И эта девчонка, бродившая вроде бы с экскурсией и в то же время отдельно, приседавшая перед стеклянными шкафчиками-витринами в одном конце зала, когда все уходили в другой… И уже в последней по счету комнате — бывшей-царской ванной, известной как Мавританская уборная — она задала свой единственный вопрос: «А от детских комнат ничего не осталось?» — «Весь второй этаж — институт». И только тут он обратил внимание на ее лицо. Детские комнаты…
Экскурсанты уже выходили в распахнутые двери, у киоска с открытками снимали и бросали в корзину сменную обувь — громадные растрепанные тапки с резинками вместо задников. А она повернулась и пошла обратно — по второму кругу. И он пошел за ней. Держась на расстоянии, приглядывайся — сомневаясь, удивляясь и обалдевая… Ему становилось все интереснее.
Ему и сейчас было интересно.
И никто, никто больше не заметил в ней ничего особенного. Слишком нерезкими были редкие фотографии на стенах… Неприязненно смотрели тетки из персонала, о царской семье повествовавшие чуть ли не со слезой в голосе. «Девушка, ничего нельзя трогать!» — «Но веревку-то можно?» — «И веревку нельзя! Если каждый потрогает… Я ее стирала, так вода черная была!»
Навстречу двигалась следующая экскурсия — с другим, но так же вдохновенно бубнящим экскурсоводом. «Мундиры старших дочерей, Ольги и Татьяны. Все дочери Николая Второго были шефами полков…» Он запомнил мундир Татьяны — синий с желтым. Головной убор, похожий на лакированную каску, с козырьком и конским хвостом на макушке. Мундиры шились точно по фигуре, и по ним можно судить о телосложении. Талия. Грудь. Плечи — не прямые и не покатые…
В соседней витрине сидела кукла — большая, с локонами, в пожелтевших розовых кружевах. А у витрины стояла девушка, прижавшись лбом к стеклу.
…Ветер трепал фигурный край зонта над столиком, мел песок по плитам террасы. По ногам дуло.
— А вам понравилось во дворце? — спросила она, сглотнув — нервно.
— Давай на «ты», — предложил он.
— Тебе понравилось? — помедлив, поправилась она.

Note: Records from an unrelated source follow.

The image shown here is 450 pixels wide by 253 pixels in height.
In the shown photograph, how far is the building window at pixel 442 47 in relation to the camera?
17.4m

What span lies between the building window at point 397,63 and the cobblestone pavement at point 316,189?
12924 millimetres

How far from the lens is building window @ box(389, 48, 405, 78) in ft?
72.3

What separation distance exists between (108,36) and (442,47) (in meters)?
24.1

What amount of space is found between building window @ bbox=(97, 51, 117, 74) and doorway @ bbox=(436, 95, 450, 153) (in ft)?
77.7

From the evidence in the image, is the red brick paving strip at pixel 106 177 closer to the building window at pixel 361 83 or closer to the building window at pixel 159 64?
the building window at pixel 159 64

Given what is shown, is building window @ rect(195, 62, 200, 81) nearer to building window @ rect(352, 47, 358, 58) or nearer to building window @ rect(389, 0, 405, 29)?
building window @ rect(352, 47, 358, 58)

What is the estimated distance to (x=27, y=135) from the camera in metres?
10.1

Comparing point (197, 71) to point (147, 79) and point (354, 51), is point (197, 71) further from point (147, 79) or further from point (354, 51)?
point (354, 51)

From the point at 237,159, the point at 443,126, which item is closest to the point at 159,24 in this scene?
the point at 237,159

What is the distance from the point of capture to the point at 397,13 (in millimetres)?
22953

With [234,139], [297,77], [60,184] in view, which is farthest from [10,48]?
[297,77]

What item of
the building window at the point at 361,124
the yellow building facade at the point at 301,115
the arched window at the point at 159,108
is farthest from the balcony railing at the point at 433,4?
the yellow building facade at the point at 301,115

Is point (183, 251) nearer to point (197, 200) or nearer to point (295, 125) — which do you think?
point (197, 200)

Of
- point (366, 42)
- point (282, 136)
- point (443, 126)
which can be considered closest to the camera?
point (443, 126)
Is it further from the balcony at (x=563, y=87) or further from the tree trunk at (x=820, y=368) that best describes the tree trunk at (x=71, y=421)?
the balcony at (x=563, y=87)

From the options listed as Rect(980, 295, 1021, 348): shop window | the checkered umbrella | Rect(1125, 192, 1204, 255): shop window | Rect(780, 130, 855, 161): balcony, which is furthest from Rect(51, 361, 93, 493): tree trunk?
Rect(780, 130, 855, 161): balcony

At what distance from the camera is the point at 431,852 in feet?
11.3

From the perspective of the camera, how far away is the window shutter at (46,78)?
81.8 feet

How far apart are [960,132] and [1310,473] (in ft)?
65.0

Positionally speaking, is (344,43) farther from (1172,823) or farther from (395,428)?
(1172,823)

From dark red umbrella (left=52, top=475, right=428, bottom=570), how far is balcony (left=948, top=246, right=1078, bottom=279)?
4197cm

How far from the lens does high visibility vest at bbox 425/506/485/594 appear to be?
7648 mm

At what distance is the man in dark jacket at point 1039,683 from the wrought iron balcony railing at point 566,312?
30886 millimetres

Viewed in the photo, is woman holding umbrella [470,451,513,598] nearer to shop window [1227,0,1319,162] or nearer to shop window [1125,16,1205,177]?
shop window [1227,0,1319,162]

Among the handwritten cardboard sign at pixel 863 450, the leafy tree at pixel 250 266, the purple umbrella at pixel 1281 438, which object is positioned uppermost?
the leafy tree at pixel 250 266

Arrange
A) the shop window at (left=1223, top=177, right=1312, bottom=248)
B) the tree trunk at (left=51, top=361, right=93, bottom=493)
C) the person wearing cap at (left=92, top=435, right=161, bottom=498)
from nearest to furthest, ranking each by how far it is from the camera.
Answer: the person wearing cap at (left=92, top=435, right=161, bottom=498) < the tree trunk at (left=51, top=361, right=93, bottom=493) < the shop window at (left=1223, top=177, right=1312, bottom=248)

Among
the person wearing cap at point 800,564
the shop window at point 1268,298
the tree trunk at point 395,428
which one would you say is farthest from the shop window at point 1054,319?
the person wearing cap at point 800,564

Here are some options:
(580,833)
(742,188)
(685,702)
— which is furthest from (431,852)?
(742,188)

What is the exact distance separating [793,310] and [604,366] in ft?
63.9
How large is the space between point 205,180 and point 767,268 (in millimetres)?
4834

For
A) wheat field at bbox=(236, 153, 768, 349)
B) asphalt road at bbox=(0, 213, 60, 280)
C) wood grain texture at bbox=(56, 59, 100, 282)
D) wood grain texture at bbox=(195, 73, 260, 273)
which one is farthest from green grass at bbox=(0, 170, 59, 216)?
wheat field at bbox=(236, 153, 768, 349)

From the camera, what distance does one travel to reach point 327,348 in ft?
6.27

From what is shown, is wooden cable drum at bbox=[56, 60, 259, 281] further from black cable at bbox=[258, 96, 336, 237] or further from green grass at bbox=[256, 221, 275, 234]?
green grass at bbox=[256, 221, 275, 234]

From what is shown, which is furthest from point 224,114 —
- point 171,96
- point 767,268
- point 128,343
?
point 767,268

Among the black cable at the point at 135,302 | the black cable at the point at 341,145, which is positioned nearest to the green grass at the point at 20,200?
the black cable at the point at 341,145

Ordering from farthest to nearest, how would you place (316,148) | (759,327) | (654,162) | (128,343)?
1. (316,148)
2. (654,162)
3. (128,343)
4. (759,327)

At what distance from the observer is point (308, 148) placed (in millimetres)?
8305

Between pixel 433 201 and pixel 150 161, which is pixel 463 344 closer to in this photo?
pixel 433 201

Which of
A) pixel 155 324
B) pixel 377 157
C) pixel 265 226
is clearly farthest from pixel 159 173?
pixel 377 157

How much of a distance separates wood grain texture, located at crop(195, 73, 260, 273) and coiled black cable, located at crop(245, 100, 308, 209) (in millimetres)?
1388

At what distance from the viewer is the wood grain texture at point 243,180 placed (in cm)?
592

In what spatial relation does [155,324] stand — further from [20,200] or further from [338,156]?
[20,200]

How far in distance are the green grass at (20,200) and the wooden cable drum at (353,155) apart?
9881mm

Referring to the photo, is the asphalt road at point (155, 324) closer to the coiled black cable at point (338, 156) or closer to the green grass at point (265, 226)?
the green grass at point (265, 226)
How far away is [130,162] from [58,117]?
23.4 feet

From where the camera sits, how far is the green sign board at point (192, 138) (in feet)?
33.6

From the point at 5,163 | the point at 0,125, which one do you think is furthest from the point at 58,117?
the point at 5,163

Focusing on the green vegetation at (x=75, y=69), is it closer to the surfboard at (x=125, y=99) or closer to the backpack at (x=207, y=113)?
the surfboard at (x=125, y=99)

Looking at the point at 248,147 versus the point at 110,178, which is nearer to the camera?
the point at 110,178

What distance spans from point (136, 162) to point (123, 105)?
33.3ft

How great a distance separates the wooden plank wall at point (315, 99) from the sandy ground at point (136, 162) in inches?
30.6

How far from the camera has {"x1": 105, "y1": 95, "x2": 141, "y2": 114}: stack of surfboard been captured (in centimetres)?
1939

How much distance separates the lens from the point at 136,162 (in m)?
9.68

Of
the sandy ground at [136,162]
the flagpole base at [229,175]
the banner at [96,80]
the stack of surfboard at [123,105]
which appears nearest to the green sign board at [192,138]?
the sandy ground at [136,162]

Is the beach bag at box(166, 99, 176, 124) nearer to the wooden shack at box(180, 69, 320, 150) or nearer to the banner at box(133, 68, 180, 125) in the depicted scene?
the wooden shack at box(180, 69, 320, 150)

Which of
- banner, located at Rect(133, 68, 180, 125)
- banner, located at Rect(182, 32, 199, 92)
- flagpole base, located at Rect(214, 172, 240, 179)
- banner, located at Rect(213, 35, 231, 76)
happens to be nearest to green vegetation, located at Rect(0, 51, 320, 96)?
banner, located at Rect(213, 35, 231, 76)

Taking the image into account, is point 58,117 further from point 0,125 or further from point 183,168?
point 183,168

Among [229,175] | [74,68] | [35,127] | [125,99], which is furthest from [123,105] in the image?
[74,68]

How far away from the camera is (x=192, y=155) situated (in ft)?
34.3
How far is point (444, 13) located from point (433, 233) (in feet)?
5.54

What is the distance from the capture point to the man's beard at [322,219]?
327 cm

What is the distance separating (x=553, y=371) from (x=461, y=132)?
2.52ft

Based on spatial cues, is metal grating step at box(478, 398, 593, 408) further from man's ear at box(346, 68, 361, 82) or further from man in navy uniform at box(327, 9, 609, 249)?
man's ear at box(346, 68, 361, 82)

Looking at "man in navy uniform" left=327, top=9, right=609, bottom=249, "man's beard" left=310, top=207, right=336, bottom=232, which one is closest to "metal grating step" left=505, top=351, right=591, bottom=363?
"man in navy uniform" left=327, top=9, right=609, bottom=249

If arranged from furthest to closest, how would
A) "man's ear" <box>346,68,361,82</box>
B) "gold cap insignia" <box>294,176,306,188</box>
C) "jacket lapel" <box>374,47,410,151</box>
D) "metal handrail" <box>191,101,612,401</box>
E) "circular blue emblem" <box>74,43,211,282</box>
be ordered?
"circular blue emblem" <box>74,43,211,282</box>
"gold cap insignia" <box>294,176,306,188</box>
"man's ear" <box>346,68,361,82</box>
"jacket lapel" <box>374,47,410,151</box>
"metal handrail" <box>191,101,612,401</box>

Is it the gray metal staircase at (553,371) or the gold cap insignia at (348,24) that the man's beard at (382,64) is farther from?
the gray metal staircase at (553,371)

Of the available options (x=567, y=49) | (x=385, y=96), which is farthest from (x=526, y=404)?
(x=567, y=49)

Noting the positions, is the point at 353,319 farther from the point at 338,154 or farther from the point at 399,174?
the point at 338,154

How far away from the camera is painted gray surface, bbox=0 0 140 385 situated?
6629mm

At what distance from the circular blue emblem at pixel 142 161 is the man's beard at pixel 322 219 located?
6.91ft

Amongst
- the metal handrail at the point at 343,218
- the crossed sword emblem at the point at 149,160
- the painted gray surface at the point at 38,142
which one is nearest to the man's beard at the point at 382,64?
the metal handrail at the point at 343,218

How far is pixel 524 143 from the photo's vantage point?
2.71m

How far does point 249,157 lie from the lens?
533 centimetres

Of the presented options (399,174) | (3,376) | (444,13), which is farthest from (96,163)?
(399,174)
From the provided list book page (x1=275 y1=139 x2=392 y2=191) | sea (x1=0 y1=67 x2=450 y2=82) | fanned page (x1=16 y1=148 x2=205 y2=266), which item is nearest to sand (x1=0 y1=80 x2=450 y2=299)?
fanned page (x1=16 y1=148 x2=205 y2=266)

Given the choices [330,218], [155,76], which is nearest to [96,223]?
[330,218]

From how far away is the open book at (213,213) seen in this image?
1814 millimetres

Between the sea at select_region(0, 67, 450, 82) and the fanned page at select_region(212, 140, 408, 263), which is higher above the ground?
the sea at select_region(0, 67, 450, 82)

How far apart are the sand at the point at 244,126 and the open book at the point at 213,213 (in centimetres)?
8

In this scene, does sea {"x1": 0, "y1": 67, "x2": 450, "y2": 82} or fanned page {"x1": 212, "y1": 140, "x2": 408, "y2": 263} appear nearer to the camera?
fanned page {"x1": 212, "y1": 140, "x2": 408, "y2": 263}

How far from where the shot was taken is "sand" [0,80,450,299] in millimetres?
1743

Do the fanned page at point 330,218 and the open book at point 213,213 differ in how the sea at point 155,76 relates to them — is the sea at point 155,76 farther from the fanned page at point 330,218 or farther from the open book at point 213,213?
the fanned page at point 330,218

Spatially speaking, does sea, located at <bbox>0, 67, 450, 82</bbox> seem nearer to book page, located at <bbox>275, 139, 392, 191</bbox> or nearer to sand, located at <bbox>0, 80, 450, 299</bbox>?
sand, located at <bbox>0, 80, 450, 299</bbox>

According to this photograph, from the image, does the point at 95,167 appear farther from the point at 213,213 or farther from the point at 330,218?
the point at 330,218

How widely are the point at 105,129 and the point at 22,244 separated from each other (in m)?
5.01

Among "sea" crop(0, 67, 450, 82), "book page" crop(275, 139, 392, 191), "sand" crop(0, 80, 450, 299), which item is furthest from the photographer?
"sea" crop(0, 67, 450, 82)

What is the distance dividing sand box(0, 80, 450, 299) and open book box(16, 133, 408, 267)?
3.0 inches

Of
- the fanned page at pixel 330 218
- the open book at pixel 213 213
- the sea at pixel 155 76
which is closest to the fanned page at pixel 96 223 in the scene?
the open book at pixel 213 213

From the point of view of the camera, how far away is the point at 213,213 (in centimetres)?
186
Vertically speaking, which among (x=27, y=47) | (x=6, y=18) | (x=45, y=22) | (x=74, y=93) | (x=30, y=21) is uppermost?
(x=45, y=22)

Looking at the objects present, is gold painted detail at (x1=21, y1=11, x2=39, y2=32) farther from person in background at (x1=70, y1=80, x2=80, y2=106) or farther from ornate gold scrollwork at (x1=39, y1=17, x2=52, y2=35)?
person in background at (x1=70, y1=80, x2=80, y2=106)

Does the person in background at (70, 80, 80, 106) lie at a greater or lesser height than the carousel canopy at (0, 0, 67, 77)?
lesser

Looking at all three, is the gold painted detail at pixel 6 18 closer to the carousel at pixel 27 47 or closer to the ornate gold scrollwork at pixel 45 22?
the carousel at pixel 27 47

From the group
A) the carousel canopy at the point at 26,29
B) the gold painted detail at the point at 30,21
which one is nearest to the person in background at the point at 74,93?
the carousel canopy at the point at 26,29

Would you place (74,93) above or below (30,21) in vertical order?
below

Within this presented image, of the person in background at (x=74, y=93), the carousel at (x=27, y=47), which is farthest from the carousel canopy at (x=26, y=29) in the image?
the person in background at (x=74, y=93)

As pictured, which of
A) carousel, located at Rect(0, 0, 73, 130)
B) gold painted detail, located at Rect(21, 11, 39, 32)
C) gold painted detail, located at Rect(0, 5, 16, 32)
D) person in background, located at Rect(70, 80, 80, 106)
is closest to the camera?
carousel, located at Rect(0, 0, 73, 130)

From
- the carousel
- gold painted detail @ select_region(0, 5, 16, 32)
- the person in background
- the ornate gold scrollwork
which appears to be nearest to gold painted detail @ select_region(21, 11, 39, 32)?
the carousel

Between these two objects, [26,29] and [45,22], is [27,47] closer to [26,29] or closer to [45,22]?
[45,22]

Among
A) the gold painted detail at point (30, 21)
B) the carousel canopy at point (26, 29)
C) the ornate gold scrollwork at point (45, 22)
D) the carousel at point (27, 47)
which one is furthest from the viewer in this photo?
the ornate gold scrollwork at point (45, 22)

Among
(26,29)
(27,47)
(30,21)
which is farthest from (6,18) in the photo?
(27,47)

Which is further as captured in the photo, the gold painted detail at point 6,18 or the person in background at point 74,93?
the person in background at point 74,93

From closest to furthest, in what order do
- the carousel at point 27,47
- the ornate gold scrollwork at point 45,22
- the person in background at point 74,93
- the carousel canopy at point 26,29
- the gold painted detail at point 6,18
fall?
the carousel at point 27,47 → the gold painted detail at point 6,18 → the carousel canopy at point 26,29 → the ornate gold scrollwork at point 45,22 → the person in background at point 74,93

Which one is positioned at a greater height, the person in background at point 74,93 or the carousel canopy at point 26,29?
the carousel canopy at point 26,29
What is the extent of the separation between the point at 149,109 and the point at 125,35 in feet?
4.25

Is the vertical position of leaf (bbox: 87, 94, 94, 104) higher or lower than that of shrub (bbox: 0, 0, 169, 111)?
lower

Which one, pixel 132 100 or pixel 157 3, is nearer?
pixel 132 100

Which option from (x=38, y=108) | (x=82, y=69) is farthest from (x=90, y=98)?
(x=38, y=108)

Он пожал плечами. Слишком низкие потолки, слишком маленькие, тесно забитые разнокалиберными предметами помещения, слишком мало света… И все это облезлое песочно-белое здание, которое он по первости счел захудалым на окраине парка павильоном, а уж никак не дворцом… Если уж на то пошло, у него куда больше положительных эмоций вызывал берег пруда — в погожие дни умилительное воплощение мечты ранних коммунистов. Перед бывшим царским дворцом, на самом охраняемом когда-то бережку России бегают дети простых людей, рассаживаются на покрывалах и полотенцах семейства, и девушки плетут венки из ромашек…
Он промолчал. И она снова замолчала. Официантка, женщина с лицом накрашенного поросенка, забрала у него пустой стакан.
…Он проморгал момент, когда она ушла. И когда сбежал с крыльца на мокрый после ливня песок двора, ее нигде не было видно. На скамейке у крыльца курила освободившаяся экскурсоводша. «Скажите, а еще какие-нибудь достопримечательности здесь есть?» Женщина развела руками — в одной сигарета, — затем показала в сторону пруда. «Вот — Татьянин дуб». — «Почему — Татьянин?» И он услышал трогательную историю о том, что играть в парке с царскими детьми иногда приглашали посторонних ребятишек, но те не всегда понимали субординацию и иной раз случались ссоры. Обиженная Татьяна не шла жаловаться, она просто отходила в сторону, к тому вот дубу, и оттуда смотрела на играющих…
Она и стояла у дуба, положив ладони на морщины коры. Дубы у пруда и вправду были старые, дубы-великаны, кора затянула шишки на месте срубленных когда-то — должно быть, еще царскими садовниками — ветвей… Она не оглянулась на звук шагов. Напряженные пальцы гладили, ощупывали ствол.
— Меня зовут Игорь, — сказал он, остановившись в шаге.
Она обернулась — и в первый миг он решил, что напугал ее, а потом струхнул сам. Она молча смотрела на него, и зрачки ее были огромны, лишь по краю радужки оставался ободок — голубой без претензий. Потом прижала пальцы к груди, будто указывая на себя — так в фильмах знакомятся представители разных народов, не знающие языка друг друга.
— Таня.
…И они шли по улице — сквозь запахи зацветающей сирени. Улицы Пушкина почему-то напоминали ему южные города — особенно вот эта, выходящая к вокзалу. В Крыму по таким же улочкам толпы курортников валят к морю…
— Таня, — сказал он. — Улыбнитесь. А то мне все время кажется, что я вас обидел.